__TEXT SHOWN__.
• • • • •
- Title Frame
- Narrated by: Lorne Greene
- Music by: Lucio Agostini
- Production company: National Film Board of Canada
- Distributed by: National Film Board of Canada; Columbia Pictures of Canada;
- Release date: February 6, 1943;
- Running time: 20 minutes
- Country: Canada
- Language: English

= Pincer on Axis Europe =

Pincer on Axis Europe is a 20-minute 1943 Canadian documentary film, made by the National Film Board of Canada as part of the wartime Canada Carries On series. The film describes the Allied invasion of North Africa in 1942 during the Second World War.

==Synopsis==
In 1942, the Axis powers appear to be in ascendance in both eastern Europe and Africa. The Wehrmacht attacks in Operation Barbarossa have been making great advances through the Soviet Union. In North Africa, the Afrika Korps, led by Generalleutnant Erwin Rommel have pushed back the Allied forces and begun the Siege of Tobruk, a major garrison. With the success of these two campaigns, Nazi Germany was poised to push through the Middle East to India, joining Japanese forces striking from China and Burma.

The Soviet Union pressed the United States and United Kingdom to start operations in Europe and open a second front to reduce the pressure of Nazi forces on the Soviet troops. President Franklin D. Roosevelt supported an African operation. Operation Torch, an attack on French North Africa was proposed, with the objective of driving the Axis powers from North Africa. With weapons and equipment including Canadian-made trucks, supplied from Allied arsenals, a massive invasion force was built up.

In the first of a two-pronged campaign, General Bernard Montgomery, the commander of the British 8th Army during the Battles of El Alamein, repulsed Rommel's attacks and forced an Axis retreat. In applying further pressure on the Nazi forces, a task force composed of American units, with Major General George S. Patton in command. set out for Casablanca, the principal Vichy French Atlantic naval base after German occupation of the European coast.

In November 1942, Allied forces led by Rear Admiral Henry K. Hewitt commenced the Naval Battle of Casablanca. The rapid surrender of the French forces led to the capture of high-ranking German officials who were sent into internment. With the great British gains in the desert war and the success of the invasion and capitulation of the Vichy French forces at the rear lines, the Afrika Korps was held in a "pincer vice" with no options other than surrender or abandoning North Africa.

In 1943, Allied forces are being assembled for an assault on Italy, with another "pincer" campaign aimed at the heart of Axis-held Europe.

==Cast==

- General Dwight D. Eisenhower as himself (archival footage)
- GeneralGeorge Marshall as herself (archival footage)
- GeneralOmar Bradley as himself (archival footage)
- General Mark W. Clark as himself (archival footage)
- General Bernard Montgomery as himself (archival footage)
- Adolf Hitler as himself (archival footage)
- Erwin Rommel as himself (archival footage)
- Philippe Pétain as himself (archival footage)
- French General Henri Giraud as himself (archival footage)
- Franklin D. Roosevelt as himself (archival footage)
- Winston Churchill as himself (archival footage)

==Production==
Pincer on Axis Europe was part of the wartime Canada Carries On propaganda short film series, produced with financial backing from the Wartime Information Board for the Director of Public Information, Herbert Lash.

Typical of the NFB's series of morale-boosting films, Pincer on Axis Europe used the format of a compilation documentary, relying heavily on newsreel material, including "enemy" footage, in order to provide the background to the dialogue. .
• • • • •
__YOUR INSTRUCTIONS__. In the text on Pincer on Axis Europe, what was the name of the operation proposed as an attack on French North Africa?
• • • • •
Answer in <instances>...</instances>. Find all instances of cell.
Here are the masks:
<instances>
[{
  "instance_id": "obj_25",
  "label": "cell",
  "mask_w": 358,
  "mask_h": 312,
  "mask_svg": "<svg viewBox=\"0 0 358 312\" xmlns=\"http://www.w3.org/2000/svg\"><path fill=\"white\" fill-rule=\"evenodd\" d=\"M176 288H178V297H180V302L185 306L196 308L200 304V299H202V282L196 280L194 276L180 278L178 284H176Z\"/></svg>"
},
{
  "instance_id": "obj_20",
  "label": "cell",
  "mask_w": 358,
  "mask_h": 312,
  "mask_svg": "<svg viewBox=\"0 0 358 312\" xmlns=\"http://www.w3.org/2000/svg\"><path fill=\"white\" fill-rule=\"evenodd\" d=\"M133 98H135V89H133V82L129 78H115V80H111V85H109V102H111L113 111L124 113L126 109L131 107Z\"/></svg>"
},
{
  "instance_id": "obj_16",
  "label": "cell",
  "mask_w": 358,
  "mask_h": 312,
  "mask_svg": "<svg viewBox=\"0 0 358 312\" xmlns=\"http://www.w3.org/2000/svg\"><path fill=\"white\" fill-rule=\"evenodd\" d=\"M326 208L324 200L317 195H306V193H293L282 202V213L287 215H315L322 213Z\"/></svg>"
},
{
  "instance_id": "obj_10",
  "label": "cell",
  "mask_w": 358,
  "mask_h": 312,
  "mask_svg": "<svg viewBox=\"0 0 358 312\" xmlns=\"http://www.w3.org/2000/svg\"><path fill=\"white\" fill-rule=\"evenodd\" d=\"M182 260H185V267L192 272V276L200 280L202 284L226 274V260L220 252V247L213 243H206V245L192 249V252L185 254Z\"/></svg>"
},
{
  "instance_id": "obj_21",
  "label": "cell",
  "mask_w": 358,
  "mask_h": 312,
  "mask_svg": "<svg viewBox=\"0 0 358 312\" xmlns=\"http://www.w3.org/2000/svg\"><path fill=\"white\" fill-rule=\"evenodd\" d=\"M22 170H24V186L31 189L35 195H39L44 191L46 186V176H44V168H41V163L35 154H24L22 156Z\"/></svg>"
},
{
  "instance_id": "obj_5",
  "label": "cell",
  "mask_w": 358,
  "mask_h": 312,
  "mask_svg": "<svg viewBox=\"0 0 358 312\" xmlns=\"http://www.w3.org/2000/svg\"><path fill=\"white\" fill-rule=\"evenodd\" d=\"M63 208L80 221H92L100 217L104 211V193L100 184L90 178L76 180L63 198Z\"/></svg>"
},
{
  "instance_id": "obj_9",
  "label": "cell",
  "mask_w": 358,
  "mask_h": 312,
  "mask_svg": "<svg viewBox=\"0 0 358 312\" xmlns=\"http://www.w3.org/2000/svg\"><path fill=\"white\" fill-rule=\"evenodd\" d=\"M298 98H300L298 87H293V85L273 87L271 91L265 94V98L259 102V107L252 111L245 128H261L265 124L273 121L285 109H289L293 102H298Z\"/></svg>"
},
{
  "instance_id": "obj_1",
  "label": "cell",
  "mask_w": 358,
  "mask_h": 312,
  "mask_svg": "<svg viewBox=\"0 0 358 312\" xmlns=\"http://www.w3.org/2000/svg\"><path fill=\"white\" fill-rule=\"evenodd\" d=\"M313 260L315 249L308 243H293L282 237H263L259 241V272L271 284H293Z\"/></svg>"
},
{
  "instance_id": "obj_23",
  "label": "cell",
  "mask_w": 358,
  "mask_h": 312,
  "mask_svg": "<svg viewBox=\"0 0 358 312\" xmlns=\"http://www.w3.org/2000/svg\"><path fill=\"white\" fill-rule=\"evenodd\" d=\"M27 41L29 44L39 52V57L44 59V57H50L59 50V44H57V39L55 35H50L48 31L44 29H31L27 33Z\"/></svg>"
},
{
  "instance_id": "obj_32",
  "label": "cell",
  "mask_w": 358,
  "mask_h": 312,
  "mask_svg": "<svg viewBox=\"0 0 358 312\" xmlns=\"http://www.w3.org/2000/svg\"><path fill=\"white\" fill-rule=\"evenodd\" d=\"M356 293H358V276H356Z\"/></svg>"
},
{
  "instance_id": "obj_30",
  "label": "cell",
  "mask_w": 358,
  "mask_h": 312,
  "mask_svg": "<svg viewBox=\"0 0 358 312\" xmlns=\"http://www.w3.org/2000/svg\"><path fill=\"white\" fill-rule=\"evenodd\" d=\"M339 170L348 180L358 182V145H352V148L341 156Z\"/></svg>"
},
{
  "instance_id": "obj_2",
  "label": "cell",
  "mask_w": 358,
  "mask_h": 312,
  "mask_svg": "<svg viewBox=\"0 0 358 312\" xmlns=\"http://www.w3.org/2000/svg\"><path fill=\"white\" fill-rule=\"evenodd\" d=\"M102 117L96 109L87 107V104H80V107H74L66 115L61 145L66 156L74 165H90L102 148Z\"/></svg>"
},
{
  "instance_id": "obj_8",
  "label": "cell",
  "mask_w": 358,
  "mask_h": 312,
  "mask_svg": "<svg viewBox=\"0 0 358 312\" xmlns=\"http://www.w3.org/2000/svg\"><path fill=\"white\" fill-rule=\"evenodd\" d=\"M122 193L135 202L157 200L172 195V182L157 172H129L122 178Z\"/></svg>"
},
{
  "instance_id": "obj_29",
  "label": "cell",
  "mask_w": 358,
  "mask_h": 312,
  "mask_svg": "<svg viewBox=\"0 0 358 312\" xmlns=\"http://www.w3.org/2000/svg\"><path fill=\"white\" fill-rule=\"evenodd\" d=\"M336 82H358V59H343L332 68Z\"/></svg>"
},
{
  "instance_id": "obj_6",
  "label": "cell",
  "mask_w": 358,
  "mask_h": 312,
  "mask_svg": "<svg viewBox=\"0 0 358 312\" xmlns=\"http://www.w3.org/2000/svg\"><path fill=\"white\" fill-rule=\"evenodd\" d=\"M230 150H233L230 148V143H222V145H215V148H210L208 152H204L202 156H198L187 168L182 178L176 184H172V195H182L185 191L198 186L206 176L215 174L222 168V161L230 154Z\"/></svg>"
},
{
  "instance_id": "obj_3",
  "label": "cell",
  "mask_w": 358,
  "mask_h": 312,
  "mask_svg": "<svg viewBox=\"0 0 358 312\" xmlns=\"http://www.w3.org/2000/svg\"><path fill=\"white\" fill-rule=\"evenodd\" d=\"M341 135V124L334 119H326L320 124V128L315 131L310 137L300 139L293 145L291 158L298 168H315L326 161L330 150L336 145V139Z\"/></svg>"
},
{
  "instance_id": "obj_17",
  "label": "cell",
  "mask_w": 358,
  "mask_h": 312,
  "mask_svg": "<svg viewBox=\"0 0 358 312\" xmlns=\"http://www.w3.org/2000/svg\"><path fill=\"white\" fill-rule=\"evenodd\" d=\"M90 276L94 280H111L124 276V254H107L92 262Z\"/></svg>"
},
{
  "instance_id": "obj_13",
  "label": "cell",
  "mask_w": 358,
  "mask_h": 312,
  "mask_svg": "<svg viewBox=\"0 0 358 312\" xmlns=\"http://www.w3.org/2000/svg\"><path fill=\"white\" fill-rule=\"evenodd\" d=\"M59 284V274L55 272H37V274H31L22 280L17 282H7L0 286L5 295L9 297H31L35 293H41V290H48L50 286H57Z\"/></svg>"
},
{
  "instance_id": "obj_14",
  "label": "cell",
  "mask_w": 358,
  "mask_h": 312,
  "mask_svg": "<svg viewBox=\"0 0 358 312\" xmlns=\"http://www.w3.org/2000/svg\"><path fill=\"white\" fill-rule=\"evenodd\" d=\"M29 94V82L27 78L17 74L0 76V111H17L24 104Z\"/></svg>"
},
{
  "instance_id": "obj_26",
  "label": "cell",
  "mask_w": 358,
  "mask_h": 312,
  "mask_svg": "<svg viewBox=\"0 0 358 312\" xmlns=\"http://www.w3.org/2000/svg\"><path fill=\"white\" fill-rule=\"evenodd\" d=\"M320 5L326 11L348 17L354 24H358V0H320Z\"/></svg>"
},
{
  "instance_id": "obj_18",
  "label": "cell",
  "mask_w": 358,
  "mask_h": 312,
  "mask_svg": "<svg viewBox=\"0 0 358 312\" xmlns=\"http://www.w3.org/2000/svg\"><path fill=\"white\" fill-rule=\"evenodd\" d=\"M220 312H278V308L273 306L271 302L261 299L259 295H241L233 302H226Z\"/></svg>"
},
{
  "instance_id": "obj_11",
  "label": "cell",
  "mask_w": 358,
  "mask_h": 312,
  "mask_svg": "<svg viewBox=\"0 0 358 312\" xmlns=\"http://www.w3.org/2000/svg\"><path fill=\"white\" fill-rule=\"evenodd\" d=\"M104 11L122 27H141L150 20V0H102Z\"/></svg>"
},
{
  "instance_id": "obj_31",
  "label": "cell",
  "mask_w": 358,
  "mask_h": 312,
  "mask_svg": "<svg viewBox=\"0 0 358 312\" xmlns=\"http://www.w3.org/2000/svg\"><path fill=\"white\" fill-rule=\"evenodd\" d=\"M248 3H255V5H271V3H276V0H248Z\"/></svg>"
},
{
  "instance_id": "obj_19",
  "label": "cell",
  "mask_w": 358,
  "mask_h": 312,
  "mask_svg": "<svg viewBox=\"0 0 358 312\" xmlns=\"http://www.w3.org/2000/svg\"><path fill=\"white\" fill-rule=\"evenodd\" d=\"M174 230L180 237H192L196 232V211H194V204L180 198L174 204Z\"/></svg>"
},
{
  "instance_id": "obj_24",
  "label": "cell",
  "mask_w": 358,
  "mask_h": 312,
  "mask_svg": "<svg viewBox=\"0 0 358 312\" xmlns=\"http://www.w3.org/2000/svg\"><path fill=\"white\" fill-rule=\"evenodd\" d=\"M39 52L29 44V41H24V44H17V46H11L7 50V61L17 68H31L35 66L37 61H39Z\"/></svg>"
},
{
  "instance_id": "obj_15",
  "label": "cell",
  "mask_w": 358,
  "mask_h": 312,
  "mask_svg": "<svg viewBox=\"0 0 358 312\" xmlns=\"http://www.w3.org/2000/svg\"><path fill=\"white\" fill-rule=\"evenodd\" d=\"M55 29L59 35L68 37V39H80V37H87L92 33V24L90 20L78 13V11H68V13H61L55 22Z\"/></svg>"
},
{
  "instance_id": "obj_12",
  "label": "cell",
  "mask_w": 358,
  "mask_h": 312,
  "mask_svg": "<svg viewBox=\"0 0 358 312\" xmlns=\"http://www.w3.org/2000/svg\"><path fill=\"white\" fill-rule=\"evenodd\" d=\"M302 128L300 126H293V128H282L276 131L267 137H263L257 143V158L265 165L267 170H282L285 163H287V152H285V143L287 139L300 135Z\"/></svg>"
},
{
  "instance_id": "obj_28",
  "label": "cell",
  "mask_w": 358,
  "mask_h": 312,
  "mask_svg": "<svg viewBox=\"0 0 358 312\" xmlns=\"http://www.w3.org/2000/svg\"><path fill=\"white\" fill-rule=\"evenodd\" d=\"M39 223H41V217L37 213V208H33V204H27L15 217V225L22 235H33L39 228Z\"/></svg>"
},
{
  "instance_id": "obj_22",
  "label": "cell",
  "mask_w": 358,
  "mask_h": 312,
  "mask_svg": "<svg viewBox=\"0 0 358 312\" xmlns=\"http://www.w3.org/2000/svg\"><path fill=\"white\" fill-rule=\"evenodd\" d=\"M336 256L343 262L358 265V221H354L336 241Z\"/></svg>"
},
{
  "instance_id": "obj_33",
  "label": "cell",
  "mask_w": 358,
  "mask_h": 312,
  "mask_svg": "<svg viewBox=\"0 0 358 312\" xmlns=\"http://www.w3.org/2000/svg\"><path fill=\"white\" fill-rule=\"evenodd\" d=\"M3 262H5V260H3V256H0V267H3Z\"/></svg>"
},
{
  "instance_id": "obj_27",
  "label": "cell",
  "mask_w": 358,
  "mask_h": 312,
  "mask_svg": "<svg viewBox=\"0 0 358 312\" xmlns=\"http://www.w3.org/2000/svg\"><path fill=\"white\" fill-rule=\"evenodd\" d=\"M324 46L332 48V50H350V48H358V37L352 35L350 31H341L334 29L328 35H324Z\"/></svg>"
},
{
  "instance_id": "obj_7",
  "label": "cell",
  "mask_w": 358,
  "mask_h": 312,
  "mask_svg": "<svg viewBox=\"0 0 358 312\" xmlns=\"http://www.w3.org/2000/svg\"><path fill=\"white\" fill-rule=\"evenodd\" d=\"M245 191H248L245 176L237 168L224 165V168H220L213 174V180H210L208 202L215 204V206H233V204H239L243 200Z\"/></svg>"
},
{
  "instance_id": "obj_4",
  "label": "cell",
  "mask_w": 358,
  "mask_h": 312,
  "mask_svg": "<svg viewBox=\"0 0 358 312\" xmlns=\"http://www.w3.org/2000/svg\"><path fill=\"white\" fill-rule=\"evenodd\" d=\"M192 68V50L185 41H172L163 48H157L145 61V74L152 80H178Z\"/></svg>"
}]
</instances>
• • • • •
__EXERCISE OUTPUT__. Operation Torch